**PROVIDED DATA**:
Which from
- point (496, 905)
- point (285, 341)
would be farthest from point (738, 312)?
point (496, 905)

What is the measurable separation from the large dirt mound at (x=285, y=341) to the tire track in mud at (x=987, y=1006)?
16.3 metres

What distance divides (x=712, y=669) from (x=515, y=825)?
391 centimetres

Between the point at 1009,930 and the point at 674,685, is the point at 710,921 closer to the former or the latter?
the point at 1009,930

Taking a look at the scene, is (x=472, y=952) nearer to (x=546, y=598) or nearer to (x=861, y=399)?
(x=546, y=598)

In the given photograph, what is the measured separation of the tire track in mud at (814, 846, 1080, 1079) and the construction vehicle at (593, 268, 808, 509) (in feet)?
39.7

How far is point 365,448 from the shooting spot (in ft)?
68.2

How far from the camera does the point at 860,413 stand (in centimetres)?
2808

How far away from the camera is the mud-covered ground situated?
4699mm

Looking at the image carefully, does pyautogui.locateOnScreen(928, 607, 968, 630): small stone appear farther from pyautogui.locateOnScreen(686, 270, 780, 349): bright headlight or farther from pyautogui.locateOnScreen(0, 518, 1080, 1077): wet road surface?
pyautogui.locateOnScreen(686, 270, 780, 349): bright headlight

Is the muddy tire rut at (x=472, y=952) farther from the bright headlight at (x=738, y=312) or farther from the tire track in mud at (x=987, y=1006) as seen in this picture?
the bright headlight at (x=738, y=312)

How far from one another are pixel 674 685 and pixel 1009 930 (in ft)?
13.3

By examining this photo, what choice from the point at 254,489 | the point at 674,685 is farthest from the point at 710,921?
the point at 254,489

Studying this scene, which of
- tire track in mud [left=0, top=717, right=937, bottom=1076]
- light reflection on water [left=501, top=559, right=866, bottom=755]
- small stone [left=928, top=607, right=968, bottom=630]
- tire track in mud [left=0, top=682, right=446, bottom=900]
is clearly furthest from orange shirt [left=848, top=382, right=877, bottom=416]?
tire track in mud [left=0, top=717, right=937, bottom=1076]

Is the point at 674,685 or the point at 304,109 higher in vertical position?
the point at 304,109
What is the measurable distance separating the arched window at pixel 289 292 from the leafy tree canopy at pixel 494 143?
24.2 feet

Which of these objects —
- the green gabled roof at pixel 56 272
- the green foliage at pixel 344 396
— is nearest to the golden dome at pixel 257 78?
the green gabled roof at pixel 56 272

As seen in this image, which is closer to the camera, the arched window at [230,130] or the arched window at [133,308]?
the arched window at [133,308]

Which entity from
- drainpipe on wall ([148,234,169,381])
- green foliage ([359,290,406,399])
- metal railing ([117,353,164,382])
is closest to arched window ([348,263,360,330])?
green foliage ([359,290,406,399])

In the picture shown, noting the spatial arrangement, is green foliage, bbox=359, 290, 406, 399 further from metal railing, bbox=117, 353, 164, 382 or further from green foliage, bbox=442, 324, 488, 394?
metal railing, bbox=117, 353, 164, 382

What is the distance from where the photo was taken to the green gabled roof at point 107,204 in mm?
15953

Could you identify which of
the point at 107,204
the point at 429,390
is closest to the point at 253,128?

**STATED EXERCISE**:
Extract every line of the rows above, starting with the line that contains "What is the distance" and continuing through the final line, and reproduce them without any change.

**CORRECT RESPONSE**:
What is the distance from where the photo was taken to the green gabled roof at point 107,204 in mm?
15953

Could you identify which of
the point at 107,204
the point at 429,390
is closest to the point at 253,128?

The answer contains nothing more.